# TwinCat CANopen Kommunikation



## Sag van hagg (10 August 2011)

Hallo zusammen,

ich schreibe gerade an meiner Abschlussarbeit und soll dabei einen Linearantrieb in Betrieb nehmen. Dabei soll ich ein SPS-Programm schreiben, mit dem ich die einzelnen Parameter wie Betriebsart, Fahraufträge usw. einstellen kann und mit dem ich auch dann auch den Fahrauftrag starten lassen kann.

Verwendete Hardware/Software: Ich verwende TwinCat, eine CANopen Masterkarte FC5101 und einen AX2000 digitalen Servoverstärker der Firma Beckhoff. 

Ich habe bereits die Feldbuskarte und den Servoverstärker in TwinCat eingebunden und er zeigt mir hier auch die TxPDO und RxPDO an. Mir ist soweit auch klar wie das mit dem einzelnen SDO's und PDO's funktioniert. 

Mein Problem ist, das ich mit SPS-Programmierung noch nicht soviel Erfahrung habe und nicht weiß wie ich es in einem TwinCat-PLC  Programm schaffe SDO's zu schreiben und zu lesen. Und wie das dann auch mit den PDO's umgesetzt werden soll.

Vielleicht hat jemand ein Programm wo ich mir das mal anschauen könnte bzw. Tipps wie ich vorgehen muss. 

Danke schomal im vorraus


----------



## Controllfreak (10 August 2011)

Die SDOs brauchst Du vermutlich nicht. Schau Dir mal das Ctrl und Stat Wort an


----------



## Sag van hagg (10 August 2011)

Hallo,

dass state mein Statuswort (signal vom Motor -> Regler) und ctrl mein Steuerwort (Signal von Regler -> Motor) ist versteh ich soweit und ich das ich dann die Variblen Status- Steuerwort im meinem Programm mit state und ctrl verbinden muss auch, aber ich hab keine Ahnung wie ich das im Programm umsetzen soll.
Zum Beispiel das PDO für Fahrsatz und für starte Fahrsatz. Das PDO Fahrsatz (35) setzt sich aus Position, Geschwindigkeit und der Fahrauftragsart zusammen mit den jeweiligen Subindex

1) Subindex: 00 ; Wert: 3; Beschreibung: Anzahl der Einträge
2) Subindex: 01 ; Wert: 20220120 ; Beschreibung: Position
3) Subindex: 02 ; Wert: 20220210 ; Beschreibung: Geschwindigkeit
4) Subindex: 03 ; Wert: 20220310 ; Fahrauftragsart

Also das PDO besteht ja mehrer Nummern mit den jeweiligen Aufgaben und wird dann beschrieben durch den Mapping Ojekt Index und den Subindex und ich würde jetzt gerne einen Funktionsbaustein machen indem ich das dann alles einstellen kann.

*Bereitgestellte Datensätze*.
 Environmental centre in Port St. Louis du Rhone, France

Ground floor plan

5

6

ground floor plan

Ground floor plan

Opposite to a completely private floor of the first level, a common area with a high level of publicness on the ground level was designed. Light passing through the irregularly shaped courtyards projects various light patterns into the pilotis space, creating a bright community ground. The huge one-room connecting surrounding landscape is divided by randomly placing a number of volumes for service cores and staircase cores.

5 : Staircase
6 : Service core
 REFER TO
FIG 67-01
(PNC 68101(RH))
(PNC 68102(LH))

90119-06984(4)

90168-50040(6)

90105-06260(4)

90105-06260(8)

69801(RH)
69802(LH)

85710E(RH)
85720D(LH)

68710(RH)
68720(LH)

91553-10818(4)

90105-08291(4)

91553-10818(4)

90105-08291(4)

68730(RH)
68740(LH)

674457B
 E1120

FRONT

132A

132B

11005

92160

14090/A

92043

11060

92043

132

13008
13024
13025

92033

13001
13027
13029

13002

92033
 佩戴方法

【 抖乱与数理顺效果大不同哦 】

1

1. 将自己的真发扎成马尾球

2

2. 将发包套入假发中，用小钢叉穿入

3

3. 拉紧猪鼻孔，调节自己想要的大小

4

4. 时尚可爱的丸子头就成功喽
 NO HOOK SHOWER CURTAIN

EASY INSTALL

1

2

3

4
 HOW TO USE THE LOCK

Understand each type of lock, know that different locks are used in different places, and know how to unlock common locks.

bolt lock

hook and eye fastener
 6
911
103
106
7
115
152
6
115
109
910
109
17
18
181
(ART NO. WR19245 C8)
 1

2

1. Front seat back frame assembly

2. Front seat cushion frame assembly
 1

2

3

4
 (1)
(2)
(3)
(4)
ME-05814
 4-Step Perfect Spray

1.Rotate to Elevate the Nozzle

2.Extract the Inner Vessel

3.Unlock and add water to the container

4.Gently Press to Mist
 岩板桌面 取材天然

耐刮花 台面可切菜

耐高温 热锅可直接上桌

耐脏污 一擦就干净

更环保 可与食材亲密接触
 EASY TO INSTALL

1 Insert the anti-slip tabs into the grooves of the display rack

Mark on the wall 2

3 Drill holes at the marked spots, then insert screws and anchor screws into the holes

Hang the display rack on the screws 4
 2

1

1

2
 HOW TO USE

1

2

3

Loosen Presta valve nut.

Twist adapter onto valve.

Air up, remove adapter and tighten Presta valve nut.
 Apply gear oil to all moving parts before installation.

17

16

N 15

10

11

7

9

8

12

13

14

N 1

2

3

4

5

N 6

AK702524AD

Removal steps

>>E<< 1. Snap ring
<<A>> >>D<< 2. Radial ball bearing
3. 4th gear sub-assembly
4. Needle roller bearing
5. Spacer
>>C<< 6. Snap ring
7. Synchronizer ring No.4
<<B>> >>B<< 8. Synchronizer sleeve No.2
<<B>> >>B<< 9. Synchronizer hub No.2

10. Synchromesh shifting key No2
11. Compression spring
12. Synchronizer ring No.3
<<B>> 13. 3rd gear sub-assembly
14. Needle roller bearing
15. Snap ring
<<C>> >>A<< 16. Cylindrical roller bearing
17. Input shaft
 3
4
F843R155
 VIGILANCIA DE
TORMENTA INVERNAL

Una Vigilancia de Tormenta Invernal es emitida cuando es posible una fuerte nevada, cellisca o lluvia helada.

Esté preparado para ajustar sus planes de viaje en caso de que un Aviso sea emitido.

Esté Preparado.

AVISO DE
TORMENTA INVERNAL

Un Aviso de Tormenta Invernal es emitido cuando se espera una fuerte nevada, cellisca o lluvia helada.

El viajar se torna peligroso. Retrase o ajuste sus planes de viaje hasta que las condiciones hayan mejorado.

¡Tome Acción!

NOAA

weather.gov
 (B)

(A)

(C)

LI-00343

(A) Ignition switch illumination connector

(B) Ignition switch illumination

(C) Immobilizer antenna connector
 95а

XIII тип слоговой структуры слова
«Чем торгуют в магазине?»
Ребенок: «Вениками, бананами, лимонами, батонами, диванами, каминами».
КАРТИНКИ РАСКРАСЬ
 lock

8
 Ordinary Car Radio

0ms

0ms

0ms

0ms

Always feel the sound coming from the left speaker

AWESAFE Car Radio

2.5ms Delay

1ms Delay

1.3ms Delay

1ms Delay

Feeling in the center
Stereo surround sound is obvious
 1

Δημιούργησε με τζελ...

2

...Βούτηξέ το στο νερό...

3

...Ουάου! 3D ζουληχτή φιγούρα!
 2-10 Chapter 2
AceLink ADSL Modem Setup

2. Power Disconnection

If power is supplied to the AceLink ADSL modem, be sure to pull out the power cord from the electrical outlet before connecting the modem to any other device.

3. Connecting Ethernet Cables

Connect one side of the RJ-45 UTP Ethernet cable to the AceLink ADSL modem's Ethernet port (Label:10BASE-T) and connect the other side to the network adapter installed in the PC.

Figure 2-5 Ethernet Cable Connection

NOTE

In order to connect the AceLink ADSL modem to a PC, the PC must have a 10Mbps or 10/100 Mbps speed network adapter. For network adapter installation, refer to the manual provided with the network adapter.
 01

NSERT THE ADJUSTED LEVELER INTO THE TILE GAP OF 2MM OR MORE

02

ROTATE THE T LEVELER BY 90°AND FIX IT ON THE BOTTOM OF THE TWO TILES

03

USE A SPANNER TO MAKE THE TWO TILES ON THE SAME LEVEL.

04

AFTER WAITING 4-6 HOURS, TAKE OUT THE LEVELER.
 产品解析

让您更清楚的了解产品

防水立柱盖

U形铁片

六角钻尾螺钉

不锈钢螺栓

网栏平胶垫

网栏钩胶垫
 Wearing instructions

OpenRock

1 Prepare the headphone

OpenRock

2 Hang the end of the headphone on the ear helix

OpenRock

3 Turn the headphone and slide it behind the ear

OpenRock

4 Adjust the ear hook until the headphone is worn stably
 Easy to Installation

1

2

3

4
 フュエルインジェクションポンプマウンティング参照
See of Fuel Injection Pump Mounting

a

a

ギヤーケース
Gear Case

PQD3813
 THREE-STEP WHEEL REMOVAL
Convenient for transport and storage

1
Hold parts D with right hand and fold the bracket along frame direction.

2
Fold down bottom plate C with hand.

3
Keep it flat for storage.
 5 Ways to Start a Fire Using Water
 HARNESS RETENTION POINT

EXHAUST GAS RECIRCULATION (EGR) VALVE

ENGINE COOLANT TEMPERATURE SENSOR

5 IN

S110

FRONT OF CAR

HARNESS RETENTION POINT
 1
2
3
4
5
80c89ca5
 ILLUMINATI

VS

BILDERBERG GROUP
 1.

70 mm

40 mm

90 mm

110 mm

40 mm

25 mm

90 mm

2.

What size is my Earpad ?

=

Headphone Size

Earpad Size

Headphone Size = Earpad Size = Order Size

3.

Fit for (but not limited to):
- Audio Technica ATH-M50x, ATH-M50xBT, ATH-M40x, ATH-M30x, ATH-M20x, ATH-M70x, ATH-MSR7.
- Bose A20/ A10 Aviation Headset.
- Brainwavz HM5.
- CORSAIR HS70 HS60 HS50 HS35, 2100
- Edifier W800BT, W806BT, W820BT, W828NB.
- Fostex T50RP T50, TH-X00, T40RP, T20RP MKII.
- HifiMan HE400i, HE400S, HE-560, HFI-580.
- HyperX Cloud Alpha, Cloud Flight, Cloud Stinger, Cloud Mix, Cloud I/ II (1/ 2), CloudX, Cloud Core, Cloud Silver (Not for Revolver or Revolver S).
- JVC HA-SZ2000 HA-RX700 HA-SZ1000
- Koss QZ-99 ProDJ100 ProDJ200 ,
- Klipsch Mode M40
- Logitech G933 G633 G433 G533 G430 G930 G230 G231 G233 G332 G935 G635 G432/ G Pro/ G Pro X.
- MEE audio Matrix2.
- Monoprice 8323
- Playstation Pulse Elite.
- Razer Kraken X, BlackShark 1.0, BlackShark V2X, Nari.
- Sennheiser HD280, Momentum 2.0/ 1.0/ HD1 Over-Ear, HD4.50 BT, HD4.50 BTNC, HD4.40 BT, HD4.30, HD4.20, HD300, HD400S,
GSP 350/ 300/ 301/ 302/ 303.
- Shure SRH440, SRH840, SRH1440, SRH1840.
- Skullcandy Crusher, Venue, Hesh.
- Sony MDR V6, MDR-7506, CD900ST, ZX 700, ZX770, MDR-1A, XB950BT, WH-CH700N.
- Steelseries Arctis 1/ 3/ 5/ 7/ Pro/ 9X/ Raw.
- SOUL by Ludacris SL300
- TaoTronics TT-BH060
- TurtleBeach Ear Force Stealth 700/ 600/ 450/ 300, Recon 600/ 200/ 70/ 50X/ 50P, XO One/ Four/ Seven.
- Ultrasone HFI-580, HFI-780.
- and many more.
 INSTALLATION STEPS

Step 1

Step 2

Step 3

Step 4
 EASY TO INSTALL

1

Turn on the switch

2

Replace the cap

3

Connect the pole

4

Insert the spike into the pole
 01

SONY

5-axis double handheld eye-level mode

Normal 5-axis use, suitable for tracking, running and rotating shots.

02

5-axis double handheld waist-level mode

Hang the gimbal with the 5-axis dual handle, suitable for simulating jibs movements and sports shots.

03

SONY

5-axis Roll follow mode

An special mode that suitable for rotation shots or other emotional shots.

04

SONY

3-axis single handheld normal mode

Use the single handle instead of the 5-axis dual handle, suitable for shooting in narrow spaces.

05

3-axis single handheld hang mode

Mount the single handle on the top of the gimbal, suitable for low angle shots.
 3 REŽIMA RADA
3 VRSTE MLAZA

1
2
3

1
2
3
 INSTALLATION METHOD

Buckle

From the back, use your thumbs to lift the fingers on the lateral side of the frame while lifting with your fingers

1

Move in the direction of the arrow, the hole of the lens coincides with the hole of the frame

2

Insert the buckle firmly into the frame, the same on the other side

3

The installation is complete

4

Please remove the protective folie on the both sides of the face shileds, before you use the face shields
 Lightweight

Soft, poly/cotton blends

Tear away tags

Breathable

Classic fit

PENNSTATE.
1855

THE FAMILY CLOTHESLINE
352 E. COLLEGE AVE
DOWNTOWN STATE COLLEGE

*Aufgabe 1*.
Prüfe anhand der Forumsdiskussion zur CANopen-Kommunikation in TwinCat, ob diese Aussagen zutreffen: (a) Der Fragesteller setzt einen digitalen Servoverstärker AX2000 von Beckhoff ein. (b) Controllfreak empfiehlt, hauptsächlich mit SDOs zu arbeiten. (c) Im PDO Fahrsatz (35) steht unter Subindex 00 der Wert 3. Beantworte jede Aussage mit Ja oder Nein und belege dies mit den entscheidenden Worten aus der Diskussion als wörtlichem Zitat.
*Aufgabe 2*.
Setze die Forumsdiskussion zur CANopen-Kommunikation in TwinCat im Anschluss an ihren letzten Satz fort.
Die Datensätze haben hierfür keine Bedeutung.

*Antwortfeld 1*.
(a) Ja – „einen AX2000 digitalen Servoverstärker der Firma Beckhoff“
(b) Nein – „Die SDOs brauchst Du vermutlich nicht.“
(c) Ja – „Subindex: 00 ; Wert: 3; Beschreibung: Anzahl der Einträge“

*Antwortfeld 2*.
Dabei wäre ich so vorgeganen, dass ich einen Funktionsbaustein mit eingang Steuerwort und Ausgang Statuswort machen.
Das Steuerwort beispielsweis besteht dann wiederrum aus mehreren FB's wie z.B. Fahrsatz und dieser FB hätte dann als Eingänge einmal den Index 2022h und verschieden Subindexe da ich ja Position, Geschwindigkeit usw. auch einstellen muss. 

Ist das so richtig bzw. wie macht man das??

Danke schonmal!


----------



## mac203 (15 August 2011)

Sag van hagg schrieb:


> Hallo,
> 
> dass state mein Statuswort (signal vom Motor -> Regler) und ctrl mein Steuerwort (Signal von Regler -> Motor) ist versteh ich soweit und ich das ich dann die Variblen Status- Steuerwort im meinem Programm mit state und ctrl verbinden muss auch, aber ich hab keine Ahnung wie ich das im Programm umsetzen soll.
> Zum Beispiel das PDO für Fahrsatz und für starte Fahrsatz. Das PDO Fahrsatz (35) setzt sich aus Position, Geschwindigkeit und der Fahrauftragsart zusammen mit den jeweiligen Subindex
> ...



Hallo,

verstehe ich das richtig, dass Du die komplette Regelung aus dem PLC Control ohne Verwendung der NC und Einbindung Motion Bausteine machen willst/musst?
Die etwas einfachere Variante, die man bei so etwas üblichweise bevorzugen würde, wäre Einbindung der TcMc2.lib und Anbindung an die NC.

Gruß,
Marco


----------



## Sag van hagg (15 August 2011)

Eigentlich sollte ich die Regelung schon schon über PLC Control umsetzten, aber da das bis jetzt alles nicht so richtig läuft und mein Professor auch keinen Plan davon hat, liegt das Augenmerk momentan eher darauf, das der Antrieb läuft. 
Deshalb werde ich es diese Woche über NC versuchen, schau wir mal ob das läuft


----------



## mac203 (16 August 2011)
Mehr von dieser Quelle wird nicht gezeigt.